A ridiculously low maintenance payment. That is often the only legal consequence when a parent relinquishes responsibility and disappears from a child’s life. Despite the fact that children’s rights frameworks emphasise a child’s right to a relationship with both parents, there is virtually nothing that regulates a parent’s obligation to remain present.
What does exist, however, is the right of an absent parent to return and demand access to the child. It makes little difference how long he has been absent (and it is most often a he, although the reverse certainly occurs), why he left, whether he has refused to pay maintenance, or whether he previously promised to forgo custody. Not even abuse directed at the mother or the child is necessarily decisive. A parent without custody retains the right to apply for custody, residence arrangements and contact rights, all of which confer rights—and, admittedly, obligations—in relation to the child.
Children’s Rights Also Include the Right to Be Free from an Indifferent Parent
Being abandoned by a parent is, of course, often painful for a child. Yet in many cases it is probably preferable to the alternative. If we are going to speak seriously about children’s rights, we must also speak about a child’s right to be free from an indifferent—or, in the worst cases, unsuitable—parent.

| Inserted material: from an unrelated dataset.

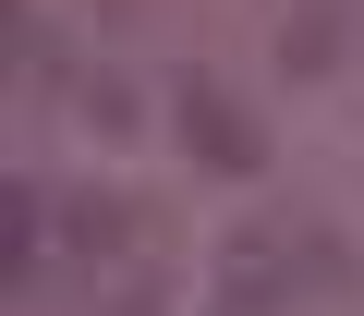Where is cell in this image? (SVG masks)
Masks as SVG:
<instances>
[{"instance_id":"cell-1","label":"cell","mask_w":364,"mask_h":316,"mask_svg":"<svg viewBox=\"0 0 364 316\" xmlns=\"http://www.w3.org/2000/svg\"><path fill=\"white\" fill-rule=\"evenodd\" d=\"M182 146H195V171H219V183H255L267 171V122L231 110L207 73H182Z\"/></svg>"},{"instance_id":"cell-2","label":"cell","mask_w":364,"mask_h":316,"mask_svg":"<svg viewBox=\"0 0 364 316\" xmlns=\"http://www.w3.org/2000/svg\"><path fill=\"white\" fill-rule=\"evenodd\" d=\"M340 37H352V13H340V0H304V13L279 25V73H291V85L340 73Z\"/></svg>"},{"instance_id":"cell-3","label":"cell","mask_w":364,"mask_h":316,"mask_svg":"<svg viewBox=\"0 0 364 316\" xmlns=\"http://www.w3.org/2000/svg\"><path fill=\"white\" fill-rule=\"evenodd\" d=\"M37 268H49V219H37V183H13L0 195V280L37 292Z\"/></svg>"},{"instance_id":"cell-4","label":"cell","mask_w":364,"mask_h":316,"mask_svg":"<svg viewBox=\"0 0 364 316\" xmlns=\"http://www.w3.org/2000/svg\"><path fill=\"white\" fill-rule=\"evenodd\" d=\"M61 243H73L85 268H97V256H122V207H109V195H61Z\"/></svg>"},{"instance_id":"cell-5","label":"cell","mask_w":364,"mask_h":316,"mask_svg":"<svg viewBox=\"0 0 364 316\" xmlns=\"http://www.w3.org/2000/svg\"><path fill=\"white\" fill-rule=\"evenodd\" d=\"M13 61H25V85H73V49L25 13V0H13Z\"/></svg>"},{"instance_id":"cell-6","label":"cell","mask_w":364,"mask_h":316,"mask_svg":"<svg viewBox=\"0 0 364 316\" xmlns=\"http://www.w3.org/2000/svg\"><path fill=\"white\" fill-rule=\"evenodd\" d=\"M340 280H352L340 231H291V292H340Z\"/></svg>"},{"instance_id":"cell-7","label":"cell","mask_w":364,"mask_h":316,"mask_svg":"<svg viewBox=\"0 0 364 316\" xmlns=\"http://www.w3.org/2000/svg\"><path fill=\"white\" fill-rule=\"evenodd\" d=\"M109 316H158V292H122V304H109Z\"/></svg>"}]
</instances>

Spending time with a disengaged father can be distressing in the moment and damaging in the long term. It can undermine self-esteem and negatively affect wellbeing. That is a high price for a child to pay.

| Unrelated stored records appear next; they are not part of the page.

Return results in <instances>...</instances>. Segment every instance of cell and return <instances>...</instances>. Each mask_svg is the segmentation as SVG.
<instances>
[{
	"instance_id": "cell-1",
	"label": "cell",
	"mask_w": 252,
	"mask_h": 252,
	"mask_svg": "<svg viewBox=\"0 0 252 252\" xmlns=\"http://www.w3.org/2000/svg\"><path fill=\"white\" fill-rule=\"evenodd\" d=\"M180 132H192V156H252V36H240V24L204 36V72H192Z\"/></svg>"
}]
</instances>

When discussing the parents themselves, people generally show a degree of understanding towards the woman and accept her right to choose—or reject—both the pregnancy and parenthood. The man, by contrast, is often told that he has only himself to blame. If he knew how pregnancy occurs, then he should simply accept the consequences.

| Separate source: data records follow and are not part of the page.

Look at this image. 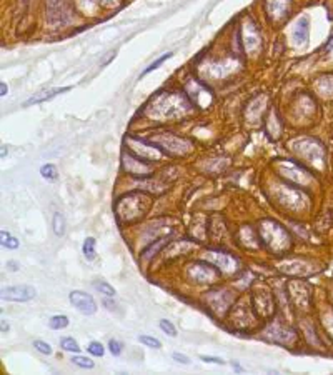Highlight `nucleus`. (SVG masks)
I'll list each match as a JSON object with an SVG mask.
<instances>
[{
    "instance_id": "0eeeda50",
    "label": "nucleus",
    "mask_w": 333,
    "mask_h": 375,
    "mask_svg": "<svg viewBox=\"0 0 333 375\" xmlns=\"http://www.w3.org/2000/svg\"><path fill=\"white\" fill-rule=\"evenodd\" d=\"M60 347H62L65 352H72V354H78L80 352V347H78V342L74 337H64L60 340Z\"/></svg>"
},
{
    "instance_id": "f257e3e1",
    "label": "nucleus",
    "mask_w": 333,
    "mask_h": 375,
    "mask_svg": "<svg viewBox=\"0 0 333 375\" xmlns=\"http://www.w3.org/2000/svg\"><path fill=\"white\" fill-rule=\"evenodd\" d=\"M69 300L78 312L83 313V315H94L97 312V304H95L94 297L85 292H82V290H72L69 294Z\"/></svg>"
},
{
    "instance_id": "f8f14e48",
    "label": "nucleus",
    "mask_w": 333,
    "mask_h": 375,
    "mask_svg": "<svg viewBox=\"0 0 333 375\" xmlns=\"http://www.w3.org/2000/svg\"><path fill=\"white\" fill-rule=\"evenodd\" d=\"M159 327H160V330L163 332V334H167V335H170V337L177 335V329H175V325L170 322V320L162 319L160 322H159Z\"/></svg>"
},
{
    "instance_id": "ddd939ff",
    "label": "nucleus",
    "mask_w": 333,
    "mask_h": 375,
    "mask_svg": "<svg viewBox=\"0 0 333 375\" xmlns=\"http://www.w3.org/2000/svg\"><path fill=\"white\" fill-rule=\"evenodd\" d=\"M138 342L143 343L145 347H150V349H160L162 347V342L159 340V338L150 337V335H140L138 337Z\"/></svg>"
},
{
    "instance_id": "6e6552de",
    "label": "nucleus",
    "mask_w": 333,
    "mask_h": 375,
    "mask_svg": "<svg viewBox=\"0 0 333 375\" xmlns=\"http://www.w3.org/2000/svg\"><path fill=\"white\" fill-rule=\"evenodd\" d=\"M94 289L99 290L100 294H104L105 297H115V294H117V292H115V289L108 282H105V280H97V282H94Z\"/></svg>"
},
{
    "instance_id": "f03ea898",
    "label": "nucleus",
    "mask_w": 333,
    "mask_h": 375,
    "mask_svg": "<svg viewBox=\"0 0 333 375\" xmlns=\"http://www.w3.org/2000/svg\"><path fill=\"white\" fill-rule=\"evenodd\" d=\"M37 290L32 285H12L2 289V300L7 302H28L35 299Z\"/></svg>"
},
{
    "instance_id": "aec40b11",
    "label": "nucleus",
    "mask_w": 333,
    "mask_h": 375,
    "mask_svg": "<svg viewBox=\"0 0 333 375\" xmlns=\"http://www.w3.org/2000/svg\"><path fill=\"white\" fill-rule=\"evenodd\" d=\"M172 359L175 360V362H178V364H181V365H190V359L187 355H184V354H178V352H173L172 354Z\"/></svg>"
},
{
    "instance_id": "dca6fc26",
    "label": "nucleus",
    "mask_w": 333,
    "mask_h": 375,
    "mask_svg": "<svg viewBox=\"0 0 333 375\" xmlns=\"http://www.w3.org/2000/svg\"><path fill=\"white\" fill-rule=\"evenodd\" d=\"M87 350H88V354H92L94 357H102L105 354V349H104V345H102L100 342H90V345L87 347Z\"/></svg>"
},
{
    "instance_id": "6ab92c4d",
    "label": "nucleus",
    "mask_w": 333,
    "mask_h": 375,
    "mask_svg": "<svg viewBox=\"0 0 333 375\" xmlns=\"http://www.w3.org/2000/svg\"><path fill=\"white\" fill-rule=\"evenodd\" d=\"M200 360L205 364H215V365H225V360H222L220 357H210V355H200Z\"/></svg>"
},
{
    "instance_id": "4468645a",
    "label": "nucleus",
    "mask_w": 333,
    "mask_h": 375,
    "mask_svg": "<svg viewBox=\"0 0 333 375\" xmlns=\"http://www.w3.org/2000/svg\"><path fill=\"white\" fill-rule=\"evenodd\" d=\"M40 174H42V177L47 179V180H55L57 179V168H55V165H52V164H47V165L42 167Z\"/></svg>"
},
{
    "instance_id": "412c9836",
    "label": "nucleus",
    "mask_w": 333,
    "mask_h": 375,
    "mask_svg": "<svg viewBox=\"0 0 333 375\" xmlns=\"http://www.w3.org/2000/svg\"><path fill=\"white\" fill-rule=\"evenodd\" d=\"M9 267V270H12V272H17L20 269V264H17V262H14V260H9L7 264H5Z\"/></svg>"
},
{
    "instance_id": "9d476101",
    "label": "nucleus",
    "mask_w": 333,
    "mask_h": 375,
    "mask_svg": "<svg viewBox=\"0 0 333 375\" xmlns=\"http://www.w3.org/2000/svg\"><path fill=\"white\" fill-rule=\"evenodd\" d=\"M296 27H298V28H296V39H298V42L300 40L305 42L308 39V19H307V17H304V19L298 22V25H296Z\"/></svg>"
},
{
    "instance_id": "39448f33",
    "label": "nucleus",
    "mask_w": 333,
    "mask_h": 375,
    "mask_svg": "<svg viewBox=\"0 0 333 375\" xmlns=\"http://www.w3.org/2000/svg\"><path fill=\"white\" fill-rule=\"evenodd\" d=\"M95 245H97V242H95V239L94 237H87L85 239V242H83V245H82V252H83V257H85L87 260H94L95 258Z\"/></svg>"
},
{
    "instance_id": "20e7f679",
    "label": "nucleus",
    "mask_w": 333,
    "mask_h": 375,
    "mask_svg": "<svg viewBox=\"0 0 333 375\" xmlns=\"http://www.w3.org/2000/svg\"><path fill=\"white\" fill-rule=\"evenodd\" d=\"M52 227H53V234H55L57 237H62V235L65 234V219L60 212H55V214H53Z\"/></svg>"
},
{
    "instance_id": "2eb2a0df",
    "label": "nucleus",
    "mask_w": 333,
    "mask_h": 375,
    "mask_svg": "<svg viewBox=\"0 0 333 375\" xmlns=\"http://www.w3.org/2000/svg\"><path fill=\"white\" fill-rule=\"evenodd\" d=\"M34 347H35V350H39V352L44 354V355H50L53 352L50 343H47L44 340H34Z\"/></svg>"
},
{
    "instance_id": "423d86ee",
    "label": "nucleus",
    "mask_w": 333,
    "mask_h": 375,
    "mask_svg": "<svg viewBox=\"0 0 333 375\" xmlns=\"http://www.w3.org/2000/svg\"><path fill=\"white\" fill-rule=\"evenodd\" d=\"M65 327H69V317L67 315H53L48 320V329L52 330H62Z\"/></svg>"
},
{
    "instance_id": "5701e85b",
    "label": "nucleus",
    "mask_w": 333,
    "mask_h": 375,
    "mask_svg": "<svg viewBox=\"0 0 333 375\" xmlns=\"http://www.w3.org/2000/svg\"><path fill=\"white\" fill-rule=\"evenodd\" d=\"M9 330H10V327H9L7 320H5V319H2V334H7Z\"/></svg>"
},
{
    "instance_id": "9b49d317",
    "label": "nucleus",
    "mask_w": 333,
    "mask_h": 375,
    "mask_svg": "<svg viewBox=\"0 0 333 375\" xmlns=\"http://www.w3.org/2000/svg\"><path fill=\"white\" fill-rule=\"evenodd\" d=\"M72 364L80 367V368H94V360H90L88 357H82V355H74L72 357Z\"/></svg>"
},
{
    "instance_id": "f3484780",
    "label": "nucleus",
    "mask_w": 333,
    "mask_h": 375,
    "mask_svg": "<svg viewBox=\"0 0 333 375\" xmlns=\"http://www.w3.org/2000/svg\"><path fill=\"white\" fill-rule=\"evenodd\" d=\"M172 55H173V53H165V55H162L160 59H157V60H155V62H154V64H150V65H148V67H147V69H145V70H143V74H142V75H147V74H150V72H152V70H155V69H159V65H162L163 62H165V60H167V59H170Z\"/></svg>"
},
{
    "instance_id": "1a4fd4ad",
    "label": "nucleus",
    "mask_w": 333,
    "mask_h": 375,
    "mask_svg": "<svg viewBox=\"0 0 333 375\" xmlns=\"http://www.w3.org/2000/svg\"><path fill=\"white\" fill-rule=\"evenodd\" d=\"M0 235H2V247H5V249H10V250H15L19 249V240H17L15 237H12V235L9 232L2 230L0 232Z\"/></svg>"
},
{
    "instance_id": "4be33fe9",
    "label": "nucleus",
    "mask_w": 333,
    "mask_h": 375,
    "mask_svg": "<svg viewBox=\"0 0 333 375\" xmlns=\"http://www.w3.org/2000/svg\"><path fill=\"white\" fill-rule=\"evenodd\" d=\"M7 92H9V89H7V83H5V82H2V83H0V95H2V97H5V95H7Z\"/></svg>"
},
{
    "instance_id": "a211bd4d",
    "label": "nucleus",
    "mask_w": 333,
    "mask_h": 375,
    "mask_svg": "<svg viewBox=\"0 0 333 375\" xmlns=\"http://www.w3.org/2000/svg\"><path fill=\"white\" fill-rule=\"evenodd\" d=\"M108 350H110V352H112V355L118 357L120 354L124 352V345H122V342H118V340H115V338H112V340L108 342Z\"/></svg>"
},
{
    "instance_id": "7ed1b4c3",
    "label": "nucleus",
    "mask_w": 333,
    "mask_h": 375,
    "mask_svg": "<svg viewBox=\"0 0 333 375\" xmlns=\"http://www.w3.org/2000/svg\"><path fill=\"white\" fill-rule=\"evenodd\" d=\"M67 90H70V87H62V89H53V90H50V92H44L42 95H35V97H32V99H28L25 104V107H28V105H37V104H44V102H47V100H52L53 97H57L58 94H64V92H67Z\"/></svg>"
}]
</instances>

Curiously, those making this argument rarely mention that the woman possessed the same information. If personal responsibility is the governing principle, it ought logically to apply to both parties.
Similarly, it is often claimed that men are the driving force behind sexual encounters and are therefore responsible if contraception is not used. As though women lacked sexual agency. As though women bore no responsibility for protecting themselves against an unwanted pregnancy. The idea is as patronising as it is sexist.
With legal abortion, however, the father would lose the privilege of re-entering the child’s life simply because he decides he wants to.
It Takes Two to Create a Pregnancy
It is entirely reasonable to expect those involved in creating a pregnancy to take responsibility for it. But that is not the same thing as placing the entire burden of responsibility on the man while offering him no meaningful choices beyond the admonition that he should have abstained from sex if he did not wish to become a father.
Nor is it a proportionate consequence that a few minutes of sexual activity, driven by a basic biological impulse, should be permitted to determine a substantial portion of a man’s future life.
The fact that the woman’s perspective necessarily carries greater weight because she carries the pregnancy does not give us licence to dismiss the man’s perspective altogether. Least of all when young people are involved, and especially not when there are practical ways of addressing the issue.
Legal Abortion Protects the Child
One way to strengthen the rights of both the child and the father is through so-called legal abortion. Under such a system, a man would be given the right to renounce legal fatherhood during the early stages of pregnancy, thereby relinquishing both parental rights and parental obligations.
In practice, men already possess the most significant right that legal abortion would formalise: the ability to leave. Fathers can already abandon their children. What legal abortion would change is their ability to return later and reclaim the role of father whenever they choose.
The principal benefit would therefore be greater stability and predictability for both the child and the mother in cases where the man does not wish to become a parent. The unsuitable or disengaged father would no longer be able to exploit his current ability to change his mind.
Every child deserves active and loving parents who genuinely want them. Legal abortion would increase the likelihood of children receiving precisely that.